Lag

As far as I'm aware, I've never experienced jet lag. I have been on several long plane journeys but I've obviously not crossed enough time zones to be able to enjoy this experience about which I've heard so many people complain.

I've been trying very hard to get myself into a post-holiday, post-resumption-of-work, post-manic-weekend-rush-of-stuff-that-needs-to-get-done writing routine... and I seem to be achieving tiny nuggets of daily success... but the flip side is that I feel myself sinking into a fog of all the other things that come with writing, like feeling constantly distracted and being unable to focus on what's going on around me. And I wondered if this is what jet lag might feel like.

Nine times out of ten, I write in my room with the door locked, the blinds pulled down, the lights dimmed and my ears plugged with industrial-grade bullet-shaped bits of foam (which don't quite drown out all the noise, but there we are... I suppose I need to retain some vestige of my hearing in case someone on the other side of the door feels the need to shout "Fire" or something...) Cut off and cocooned, I stare at a (very often blank) page or screen for over an hour, trying to think and feel myself into the world of a few imaginary people. By definition, this is a very still activity. The only parts of me that move are my hands and my eyes... and sometimes my feet, as I brush them across the carpet... which is oddly comforting. I sit and think and sit and write and think and cross out and sit and tap and think and write and cross out and think and sit and sit and sit.

And then, when the time feels right, I ease the plugs out of my ears, get up, unlock the door, open it and step from a blue carpet onto a dark pink one, and I might as well be stepping from one planet to another. I have to squint immediately (remember: I've got the lights dimmed in my room) which makes me feel like I've just woken up or stepped off a plane in a country where the sunlight beats off the tarmac like endless lightning. Everything around me feels louder than it normally does, which induces a tortoise-like retreat within my brain. I stretch my arms and my back, but I have to walk around for a few seconds before I feel comfortable with any sort of movement. And although familiar things appear before my eyes - the dining table, the back door, the car keys in a little dish on a shelf - what I'm actually seeing in my head is a scene that exists only on the ink-stained page abandoned in the twilight of the room behind me: a woman avoiding all communication with her husband; a dead baby haunting her parents; a man taking advantage of his wife's terminal illness.
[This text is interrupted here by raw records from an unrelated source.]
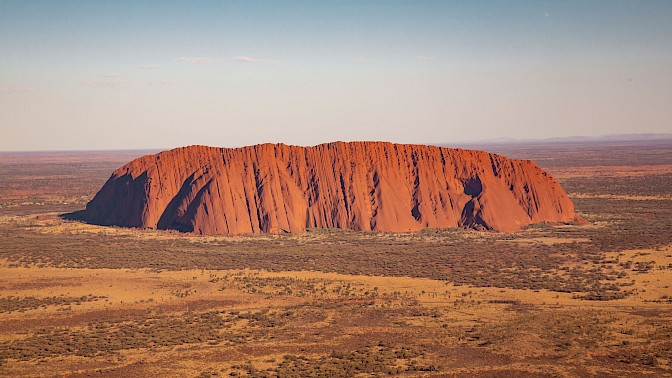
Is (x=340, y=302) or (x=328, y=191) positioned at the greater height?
(x=328, y=191)

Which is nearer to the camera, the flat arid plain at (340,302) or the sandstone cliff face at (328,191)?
the flat arid plain at (340,302)

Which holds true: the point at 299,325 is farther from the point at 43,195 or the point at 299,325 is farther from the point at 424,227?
the point at 43,195

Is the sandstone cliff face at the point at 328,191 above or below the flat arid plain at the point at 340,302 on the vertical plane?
above

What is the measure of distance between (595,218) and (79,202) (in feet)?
228

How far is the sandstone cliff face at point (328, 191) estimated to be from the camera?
66.7 metres

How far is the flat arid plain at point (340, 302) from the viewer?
28.9 metres

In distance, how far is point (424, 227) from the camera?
222 ft

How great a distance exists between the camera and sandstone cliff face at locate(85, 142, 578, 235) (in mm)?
66688

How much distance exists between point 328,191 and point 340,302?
3051 cm

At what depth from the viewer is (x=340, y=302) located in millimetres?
39000

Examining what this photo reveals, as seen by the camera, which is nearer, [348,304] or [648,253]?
[348,304]

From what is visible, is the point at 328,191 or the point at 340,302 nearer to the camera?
the point at 340,302

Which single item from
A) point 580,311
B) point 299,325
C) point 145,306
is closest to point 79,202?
point 145,306

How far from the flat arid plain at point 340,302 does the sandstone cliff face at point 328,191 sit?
7.93 ft
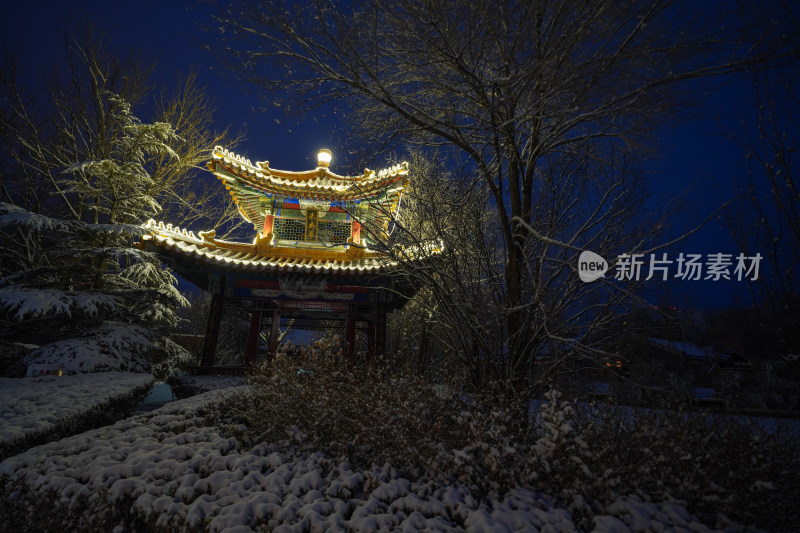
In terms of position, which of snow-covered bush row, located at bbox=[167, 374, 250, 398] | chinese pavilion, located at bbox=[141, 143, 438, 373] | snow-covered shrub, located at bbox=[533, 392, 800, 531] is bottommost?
snow-covered bush row, located at bbox=[167, 374, 250, 398]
And as I walk from the hall to the lounge - usually my first port of call - it actually feels as though I'm forcing my mind to catch up with my body and travel back into the here and now. But my mind is resistant. It's easier to stay in one place, especially if you know you're going to have to make the trip all over again tomorrow. But I keep walking and invariably someone starts talking to me and I find myself avoiding eye contact, because if I look at them whilst they're speaking, their voice and their mouth aren't quite in sync, which makes me feel even more dislocated, and anyway, it's not as though I can easily grasp what they're saying because all I can hear is a string of words, so I pretend to turn my attention to some terribly important letter that's conveniently been left on the dining table, but of course the person speaking to me realises they're not really being listened to and I try to make an effort to concentrate harder, which has the effect of making my brain more tortoise-like and I wish I were still in my locked room because there the walls don't shudder with noise and the floors don't sway and the light doesn't slice into your eyes...

...and I just wondered if that's what jet lag feels like. That's all.

Comments

Lorraine said…
I have one word for that post.

Wow.
Blogger said…
I'll take that as the kind of Wow to which one should respond with a thank you, so...

Thank you.
Anonymous said…
Seriously Dariush that was amazing. I was there seeing what you were writing.
Blogger said…
Well I'm glad you felt sufficiently moved to leave a comment. Nice to see you back on these pages, by the way.
Anonymous said…
I think I have mentioned it before I am the reader, not the commenter, so I do frequent your website quite a bit just leave no trace :).

But yes I was moved enough to actually leave a comment...which makes it a compliment in a compliment.
Blogger said…
Yes, you have mentioned that... and I admit I was being a bit cheeky. I know you visit my site often.

Reading Without A Trace. That would make a neat title, eh?